Brief - Only the lines from the one with "Out of (325,115)" onward are wanted, through the last line of the entries, set down exactly.

Material provided -
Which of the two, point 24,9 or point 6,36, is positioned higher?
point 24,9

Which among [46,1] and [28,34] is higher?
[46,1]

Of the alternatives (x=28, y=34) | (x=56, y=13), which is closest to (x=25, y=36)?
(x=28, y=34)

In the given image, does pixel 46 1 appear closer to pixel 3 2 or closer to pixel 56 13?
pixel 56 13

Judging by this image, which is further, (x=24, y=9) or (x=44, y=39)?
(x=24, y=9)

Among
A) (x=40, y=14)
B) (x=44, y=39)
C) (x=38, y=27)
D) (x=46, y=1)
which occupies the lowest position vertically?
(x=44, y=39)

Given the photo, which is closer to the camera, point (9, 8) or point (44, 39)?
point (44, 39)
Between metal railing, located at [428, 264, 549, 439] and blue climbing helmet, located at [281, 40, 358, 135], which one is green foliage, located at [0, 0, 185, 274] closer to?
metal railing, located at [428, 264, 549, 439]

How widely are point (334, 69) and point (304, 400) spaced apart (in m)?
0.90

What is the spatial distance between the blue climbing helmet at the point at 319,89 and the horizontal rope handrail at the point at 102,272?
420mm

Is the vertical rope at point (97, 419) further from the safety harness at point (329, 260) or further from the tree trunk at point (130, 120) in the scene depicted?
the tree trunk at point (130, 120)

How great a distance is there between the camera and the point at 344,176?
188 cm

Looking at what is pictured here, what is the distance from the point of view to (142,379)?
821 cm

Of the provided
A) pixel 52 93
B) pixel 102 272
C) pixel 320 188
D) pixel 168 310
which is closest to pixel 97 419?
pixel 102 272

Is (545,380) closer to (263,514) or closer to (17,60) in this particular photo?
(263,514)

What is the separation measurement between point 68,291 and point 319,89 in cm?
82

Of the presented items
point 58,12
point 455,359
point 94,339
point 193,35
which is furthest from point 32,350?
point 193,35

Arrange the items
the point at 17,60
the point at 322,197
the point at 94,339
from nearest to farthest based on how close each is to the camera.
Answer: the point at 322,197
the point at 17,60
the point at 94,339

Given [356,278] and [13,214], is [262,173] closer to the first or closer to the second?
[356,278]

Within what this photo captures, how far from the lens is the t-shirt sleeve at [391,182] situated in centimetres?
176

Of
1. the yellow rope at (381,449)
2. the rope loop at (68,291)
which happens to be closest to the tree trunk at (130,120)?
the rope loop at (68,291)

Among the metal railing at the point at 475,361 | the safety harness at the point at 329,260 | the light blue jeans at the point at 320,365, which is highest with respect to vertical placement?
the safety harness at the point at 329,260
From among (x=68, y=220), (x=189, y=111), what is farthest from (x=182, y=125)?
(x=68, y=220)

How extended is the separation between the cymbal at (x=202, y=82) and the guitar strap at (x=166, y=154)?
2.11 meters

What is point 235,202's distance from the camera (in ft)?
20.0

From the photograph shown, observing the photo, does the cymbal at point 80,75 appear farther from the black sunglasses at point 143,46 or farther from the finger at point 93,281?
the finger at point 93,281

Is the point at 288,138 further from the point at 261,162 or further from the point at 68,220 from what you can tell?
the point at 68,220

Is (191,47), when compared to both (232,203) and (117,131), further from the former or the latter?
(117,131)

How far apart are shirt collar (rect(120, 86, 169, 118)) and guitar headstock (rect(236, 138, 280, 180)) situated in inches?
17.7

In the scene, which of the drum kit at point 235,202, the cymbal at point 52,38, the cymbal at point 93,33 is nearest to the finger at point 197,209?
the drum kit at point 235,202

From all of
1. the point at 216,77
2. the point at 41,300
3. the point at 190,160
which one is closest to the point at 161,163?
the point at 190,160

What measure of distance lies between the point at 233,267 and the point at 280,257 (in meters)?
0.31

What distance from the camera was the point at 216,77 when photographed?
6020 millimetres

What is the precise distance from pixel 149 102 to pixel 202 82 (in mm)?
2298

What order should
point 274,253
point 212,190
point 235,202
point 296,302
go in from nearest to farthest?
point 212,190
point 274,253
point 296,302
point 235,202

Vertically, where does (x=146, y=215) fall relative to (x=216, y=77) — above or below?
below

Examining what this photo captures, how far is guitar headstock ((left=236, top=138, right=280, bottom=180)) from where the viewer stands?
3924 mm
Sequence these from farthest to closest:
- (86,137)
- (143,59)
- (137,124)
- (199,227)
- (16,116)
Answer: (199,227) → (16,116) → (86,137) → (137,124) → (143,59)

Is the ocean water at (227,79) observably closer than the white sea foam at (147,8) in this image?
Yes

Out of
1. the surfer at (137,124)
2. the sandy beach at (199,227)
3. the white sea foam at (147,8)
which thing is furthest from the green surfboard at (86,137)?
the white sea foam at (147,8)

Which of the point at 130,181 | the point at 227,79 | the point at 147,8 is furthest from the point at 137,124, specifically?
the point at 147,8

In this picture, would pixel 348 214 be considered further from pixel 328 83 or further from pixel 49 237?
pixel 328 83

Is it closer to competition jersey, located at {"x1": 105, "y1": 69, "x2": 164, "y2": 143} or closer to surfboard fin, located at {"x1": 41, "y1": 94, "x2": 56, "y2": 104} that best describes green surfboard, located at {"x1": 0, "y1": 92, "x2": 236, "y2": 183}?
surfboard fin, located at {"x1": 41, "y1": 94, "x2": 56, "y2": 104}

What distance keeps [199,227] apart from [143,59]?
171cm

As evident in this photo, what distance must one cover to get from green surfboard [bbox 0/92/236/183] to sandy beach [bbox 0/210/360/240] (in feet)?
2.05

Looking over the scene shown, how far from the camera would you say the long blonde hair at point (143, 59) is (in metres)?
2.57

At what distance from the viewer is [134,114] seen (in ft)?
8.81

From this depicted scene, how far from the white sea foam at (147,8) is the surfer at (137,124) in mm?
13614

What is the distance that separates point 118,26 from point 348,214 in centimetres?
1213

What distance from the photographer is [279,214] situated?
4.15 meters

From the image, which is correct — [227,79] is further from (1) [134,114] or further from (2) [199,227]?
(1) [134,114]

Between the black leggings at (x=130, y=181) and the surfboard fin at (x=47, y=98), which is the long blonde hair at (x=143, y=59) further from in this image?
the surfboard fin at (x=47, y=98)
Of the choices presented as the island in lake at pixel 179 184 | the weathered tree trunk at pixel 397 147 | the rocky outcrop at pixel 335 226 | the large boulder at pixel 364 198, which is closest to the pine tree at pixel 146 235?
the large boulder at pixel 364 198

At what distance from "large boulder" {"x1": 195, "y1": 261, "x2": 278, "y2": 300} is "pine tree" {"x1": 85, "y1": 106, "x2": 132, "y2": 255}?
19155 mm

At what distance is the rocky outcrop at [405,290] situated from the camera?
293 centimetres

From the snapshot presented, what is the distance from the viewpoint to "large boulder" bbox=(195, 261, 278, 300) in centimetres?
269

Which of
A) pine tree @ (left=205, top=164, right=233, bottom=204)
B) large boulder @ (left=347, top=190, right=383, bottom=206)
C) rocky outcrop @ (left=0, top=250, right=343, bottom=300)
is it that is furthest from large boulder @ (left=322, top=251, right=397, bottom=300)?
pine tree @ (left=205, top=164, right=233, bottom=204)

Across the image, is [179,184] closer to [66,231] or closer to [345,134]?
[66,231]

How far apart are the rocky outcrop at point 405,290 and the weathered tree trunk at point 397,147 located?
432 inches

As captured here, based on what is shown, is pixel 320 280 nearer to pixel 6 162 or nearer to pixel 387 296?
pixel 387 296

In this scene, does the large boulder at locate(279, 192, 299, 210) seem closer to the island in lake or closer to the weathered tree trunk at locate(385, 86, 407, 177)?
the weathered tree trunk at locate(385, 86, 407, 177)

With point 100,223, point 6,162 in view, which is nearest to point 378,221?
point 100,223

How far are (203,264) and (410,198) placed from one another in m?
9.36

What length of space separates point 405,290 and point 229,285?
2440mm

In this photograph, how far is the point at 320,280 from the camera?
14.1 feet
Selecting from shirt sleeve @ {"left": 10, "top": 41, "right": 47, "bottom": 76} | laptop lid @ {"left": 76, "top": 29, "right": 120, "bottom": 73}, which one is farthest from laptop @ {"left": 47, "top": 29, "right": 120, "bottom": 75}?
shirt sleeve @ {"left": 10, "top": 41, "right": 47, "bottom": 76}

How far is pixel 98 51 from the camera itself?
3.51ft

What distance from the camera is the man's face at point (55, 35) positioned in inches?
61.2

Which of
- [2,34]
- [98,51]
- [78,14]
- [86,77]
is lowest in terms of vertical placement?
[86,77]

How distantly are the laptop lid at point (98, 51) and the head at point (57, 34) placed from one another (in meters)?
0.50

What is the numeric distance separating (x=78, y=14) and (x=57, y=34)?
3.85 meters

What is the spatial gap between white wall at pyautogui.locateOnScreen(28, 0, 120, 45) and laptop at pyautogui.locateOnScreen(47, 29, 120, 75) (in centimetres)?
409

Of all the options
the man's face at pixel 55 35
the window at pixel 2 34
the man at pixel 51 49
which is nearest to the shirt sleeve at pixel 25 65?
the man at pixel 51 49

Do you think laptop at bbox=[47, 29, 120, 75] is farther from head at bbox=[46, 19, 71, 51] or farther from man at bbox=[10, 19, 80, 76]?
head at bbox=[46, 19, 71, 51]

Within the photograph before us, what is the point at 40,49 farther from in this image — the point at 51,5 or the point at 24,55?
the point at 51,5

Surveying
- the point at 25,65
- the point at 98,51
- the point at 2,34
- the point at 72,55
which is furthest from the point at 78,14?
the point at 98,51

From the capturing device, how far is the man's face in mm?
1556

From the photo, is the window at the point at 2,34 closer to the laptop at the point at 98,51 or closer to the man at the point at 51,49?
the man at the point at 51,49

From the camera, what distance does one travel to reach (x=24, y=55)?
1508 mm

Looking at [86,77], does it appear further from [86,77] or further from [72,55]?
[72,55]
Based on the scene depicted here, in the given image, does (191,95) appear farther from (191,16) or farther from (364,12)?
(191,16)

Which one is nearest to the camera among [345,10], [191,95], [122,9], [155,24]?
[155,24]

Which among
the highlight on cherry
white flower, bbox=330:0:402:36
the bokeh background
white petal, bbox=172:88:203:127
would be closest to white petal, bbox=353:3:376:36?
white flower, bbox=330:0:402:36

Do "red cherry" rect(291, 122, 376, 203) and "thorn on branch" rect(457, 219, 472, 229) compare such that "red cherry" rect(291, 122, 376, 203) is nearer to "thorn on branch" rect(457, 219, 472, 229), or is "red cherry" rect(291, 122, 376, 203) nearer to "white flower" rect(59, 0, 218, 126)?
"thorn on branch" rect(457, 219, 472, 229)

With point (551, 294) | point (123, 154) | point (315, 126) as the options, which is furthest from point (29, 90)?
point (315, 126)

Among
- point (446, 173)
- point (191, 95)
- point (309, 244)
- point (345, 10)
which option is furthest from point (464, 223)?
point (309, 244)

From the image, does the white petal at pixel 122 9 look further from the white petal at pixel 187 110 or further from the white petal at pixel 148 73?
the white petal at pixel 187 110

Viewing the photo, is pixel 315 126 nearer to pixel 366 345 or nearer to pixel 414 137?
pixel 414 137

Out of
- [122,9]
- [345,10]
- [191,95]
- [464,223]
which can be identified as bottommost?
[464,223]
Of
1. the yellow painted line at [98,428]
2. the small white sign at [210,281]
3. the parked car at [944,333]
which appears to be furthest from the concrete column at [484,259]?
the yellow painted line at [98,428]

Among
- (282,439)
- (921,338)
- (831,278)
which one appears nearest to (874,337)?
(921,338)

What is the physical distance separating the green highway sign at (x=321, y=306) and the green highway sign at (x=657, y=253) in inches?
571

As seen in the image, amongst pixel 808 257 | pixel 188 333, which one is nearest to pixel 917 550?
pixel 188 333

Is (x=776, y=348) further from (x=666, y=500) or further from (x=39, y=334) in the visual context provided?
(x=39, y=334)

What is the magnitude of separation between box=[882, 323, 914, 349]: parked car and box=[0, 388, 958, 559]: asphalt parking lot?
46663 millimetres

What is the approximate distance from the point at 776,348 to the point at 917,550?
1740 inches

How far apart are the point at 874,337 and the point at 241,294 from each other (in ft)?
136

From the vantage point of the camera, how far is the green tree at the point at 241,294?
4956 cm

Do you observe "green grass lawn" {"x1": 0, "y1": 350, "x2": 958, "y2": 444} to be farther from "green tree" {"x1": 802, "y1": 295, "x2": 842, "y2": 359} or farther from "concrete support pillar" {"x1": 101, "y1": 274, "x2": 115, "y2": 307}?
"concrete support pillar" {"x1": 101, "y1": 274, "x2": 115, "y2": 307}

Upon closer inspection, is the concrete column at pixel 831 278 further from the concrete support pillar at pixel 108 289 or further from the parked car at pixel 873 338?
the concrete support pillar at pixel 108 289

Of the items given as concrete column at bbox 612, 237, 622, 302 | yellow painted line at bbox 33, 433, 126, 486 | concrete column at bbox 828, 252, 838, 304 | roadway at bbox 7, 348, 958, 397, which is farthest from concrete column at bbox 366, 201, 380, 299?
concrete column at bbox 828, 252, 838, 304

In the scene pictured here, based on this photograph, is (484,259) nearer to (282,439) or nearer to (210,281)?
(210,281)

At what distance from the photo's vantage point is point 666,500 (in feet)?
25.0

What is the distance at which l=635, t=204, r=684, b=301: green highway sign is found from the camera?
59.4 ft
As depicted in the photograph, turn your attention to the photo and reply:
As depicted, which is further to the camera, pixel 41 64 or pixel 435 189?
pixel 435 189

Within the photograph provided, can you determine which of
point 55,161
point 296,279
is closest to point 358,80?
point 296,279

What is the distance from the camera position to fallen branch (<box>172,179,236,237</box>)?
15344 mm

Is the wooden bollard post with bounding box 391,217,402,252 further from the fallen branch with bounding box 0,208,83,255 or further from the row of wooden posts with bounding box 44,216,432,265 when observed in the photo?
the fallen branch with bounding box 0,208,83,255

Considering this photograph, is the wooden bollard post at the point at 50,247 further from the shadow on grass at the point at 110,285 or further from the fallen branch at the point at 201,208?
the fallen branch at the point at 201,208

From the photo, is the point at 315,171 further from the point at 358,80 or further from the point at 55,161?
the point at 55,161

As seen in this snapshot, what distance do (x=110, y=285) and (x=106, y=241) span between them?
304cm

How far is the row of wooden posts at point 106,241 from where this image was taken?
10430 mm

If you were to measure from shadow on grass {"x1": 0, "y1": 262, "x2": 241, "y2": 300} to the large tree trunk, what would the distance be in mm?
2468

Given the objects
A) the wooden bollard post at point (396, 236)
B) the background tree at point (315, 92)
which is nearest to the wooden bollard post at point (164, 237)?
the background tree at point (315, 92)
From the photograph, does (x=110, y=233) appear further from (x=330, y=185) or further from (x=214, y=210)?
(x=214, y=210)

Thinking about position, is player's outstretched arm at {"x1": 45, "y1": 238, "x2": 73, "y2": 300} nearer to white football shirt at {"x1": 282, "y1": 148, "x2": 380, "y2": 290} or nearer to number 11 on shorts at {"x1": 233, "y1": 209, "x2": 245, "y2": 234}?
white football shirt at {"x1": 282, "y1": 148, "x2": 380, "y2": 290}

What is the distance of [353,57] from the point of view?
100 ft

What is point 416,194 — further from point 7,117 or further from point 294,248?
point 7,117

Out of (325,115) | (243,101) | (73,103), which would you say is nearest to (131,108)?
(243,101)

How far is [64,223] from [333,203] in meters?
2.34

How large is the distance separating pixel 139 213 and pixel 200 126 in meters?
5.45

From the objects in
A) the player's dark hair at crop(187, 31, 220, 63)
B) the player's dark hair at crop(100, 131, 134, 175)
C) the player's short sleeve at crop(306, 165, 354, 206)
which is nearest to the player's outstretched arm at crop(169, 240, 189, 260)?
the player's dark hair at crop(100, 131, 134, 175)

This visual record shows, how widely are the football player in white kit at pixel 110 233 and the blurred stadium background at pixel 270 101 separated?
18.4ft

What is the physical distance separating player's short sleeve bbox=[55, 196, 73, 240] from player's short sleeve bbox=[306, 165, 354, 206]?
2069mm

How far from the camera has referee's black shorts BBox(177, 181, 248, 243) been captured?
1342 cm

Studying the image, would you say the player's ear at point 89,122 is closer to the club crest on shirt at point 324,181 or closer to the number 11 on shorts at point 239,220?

Full response -
Out of (325,115) | (243,101) | (73,103), which would you say is nearest to (131,108)?
(243,101)

How far is [64,223] from [333,203] in meters?
2.34

How large is the distance separating pixel 139 213 and pixel 200 126 in meters?
5.45

From the objects in
A) the player's dark hair at crop(187, 31, 220, 63)
B) the player's dark hair at crop(100, 131, 134, 175)
C) the player's short sleeve at crop(306, 165, 354, 206)
which is nearest to the player's outstretched arm at crop(169, 240, 189, 260)?
the player's dark hair at crop(100, 131, 134, 175)

This visual record shows, how widely are the football player in white kit at pixel 110 233 and the blurred stadium background at pixel 270 101 separated?
18.4ft

What is the physical distance separating player's short sleeve bbox=[55, 196, 73, 240] from player's short sleeve bbox=[306, 165, 354, 206]?
2069mm

How far from the camera has referee's black shorts BBox(177, 181, 248, 243) been captured?
1342 cm

Studying the image, would you say the player's ear at point 89,122 is closer to the club crest on shirt at point 324,181 or closer to the number 11 on shorts at point 239,220?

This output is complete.